One of the very first steps when it comes to diagnosing your home air conditioner, refrigerator, or even your vehicle’s air conditioner is understanding the temperature and the current pressure that your system is operating at. Having these facts along with the saturation point, the subcool, and the superheat numbers for the refrigerant you are working on are essential when it comes to really understanding what is going wrong with your system.
After a visual inspection the very next step for the most seasoned technicians is pulling out their gauges and checking the pressure and temperature. It just becomes second nature after enough calls. I have heard stories of rookie techs calling some of the pros on their team for help on a system that they’re stuck on. It doesn’t matter what the situation is. It doesn’t matter if you’re in Miami or in Fargo. It will never fail that one of the first questions the pros ask the rookie is what is your subcool and what is your superheat? Having and understanding these numbers is key to figuring out what to do next.
But, these numbers won’t do you any good if you don’t know what refrigerant you are dealing with and what the refrigerant’s boiling point is at each pressure level. This article aims at providing you with just that information.
R-717 Ammonia Pressure Chart
Ammonia, also known as R-717, is one of the oldest refrigerants. It’s origins as a refrigerant can be traced all the way back to the 1800’s and it was one of the first refrigerants used in a variety of applications. It is also widely considered one of the most efficient refrigerants available. The downside though is that ammonia is toxic in small quantities and can be deadly when released in larger quantities.

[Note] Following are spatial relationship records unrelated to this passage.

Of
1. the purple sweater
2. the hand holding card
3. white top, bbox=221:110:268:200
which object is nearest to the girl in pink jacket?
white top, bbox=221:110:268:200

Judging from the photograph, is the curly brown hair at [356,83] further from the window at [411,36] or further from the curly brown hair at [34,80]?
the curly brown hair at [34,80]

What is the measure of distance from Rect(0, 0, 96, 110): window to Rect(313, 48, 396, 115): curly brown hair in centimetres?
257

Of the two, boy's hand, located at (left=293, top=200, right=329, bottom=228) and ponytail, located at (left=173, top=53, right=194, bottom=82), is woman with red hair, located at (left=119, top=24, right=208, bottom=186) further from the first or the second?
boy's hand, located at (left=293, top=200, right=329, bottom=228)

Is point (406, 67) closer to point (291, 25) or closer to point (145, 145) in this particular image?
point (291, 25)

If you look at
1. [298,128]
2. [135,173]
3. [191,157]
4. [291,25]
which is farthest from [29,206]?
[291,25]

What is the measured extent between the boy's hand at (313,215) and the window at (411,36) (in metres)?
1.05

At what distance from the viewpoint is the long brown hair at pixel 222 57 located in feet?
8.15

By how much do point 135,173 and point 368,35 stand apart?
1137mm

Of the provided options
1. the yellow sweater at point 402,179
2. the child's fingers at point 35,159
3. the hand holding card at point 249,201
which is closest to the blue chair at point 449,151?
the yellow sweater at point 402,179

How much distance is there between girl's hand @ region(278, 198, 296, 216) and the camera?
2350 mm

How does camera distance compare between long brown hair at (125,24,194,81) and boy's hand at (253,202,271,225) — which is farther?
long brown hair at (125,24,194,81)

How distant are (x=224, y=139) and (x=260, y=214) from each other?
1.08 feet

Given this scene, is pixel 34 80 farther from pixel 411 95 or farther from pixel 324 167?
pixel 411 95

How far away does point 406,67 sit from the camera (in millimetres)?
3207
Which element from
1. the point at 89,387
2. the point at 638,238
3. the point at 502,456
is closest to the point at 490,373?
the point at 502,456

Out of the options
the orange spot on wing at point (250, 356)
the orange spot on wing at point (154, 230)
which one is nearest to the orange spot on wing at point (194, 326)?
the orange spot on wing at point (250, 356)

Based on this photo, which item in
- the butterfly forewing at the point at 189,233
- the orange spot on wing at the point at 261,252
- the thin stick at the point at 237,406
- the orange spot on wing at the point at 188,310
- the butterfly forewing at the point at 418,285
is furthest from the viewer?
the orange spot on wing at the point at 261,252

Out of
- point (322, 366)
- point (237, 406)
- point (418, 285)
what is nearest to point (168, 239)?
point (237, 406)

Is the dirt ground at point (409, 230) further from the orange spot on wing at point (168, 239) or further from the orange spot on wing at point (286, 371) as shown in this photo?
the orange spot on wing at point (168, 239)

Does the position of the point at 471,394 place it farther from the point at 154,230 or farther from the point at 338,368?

When the first artificial refrigerants were invented in the 1930’s the world began to move away from the natural refrigerants including ammonia. These artificial refrigerants like R-12 and R-22 were becoming the refrigerant used in nearly every application. It wasn’t until the 1980’s and 1990’s, when these artificial refrigerants began to be phased out, that we saw natural refrigerants began to rise again.
In today’s world R-717 has made an amazing comeback. It can be found in varying ranges of applications. Because it is so efficient it is often used in very large applications such as meat packing/processing plants, refrigerated warehousing, and even ice rinks. Unfortunately, these large quantities of ammonia can also lead to disaster if a leak occurs. In some extreme cases deaths have occurred due to large ammonia refrigerant leaks. It is always best practice to maintenance and take proper care of your system to ensure that no leaks can occur and if they do that they are minimal.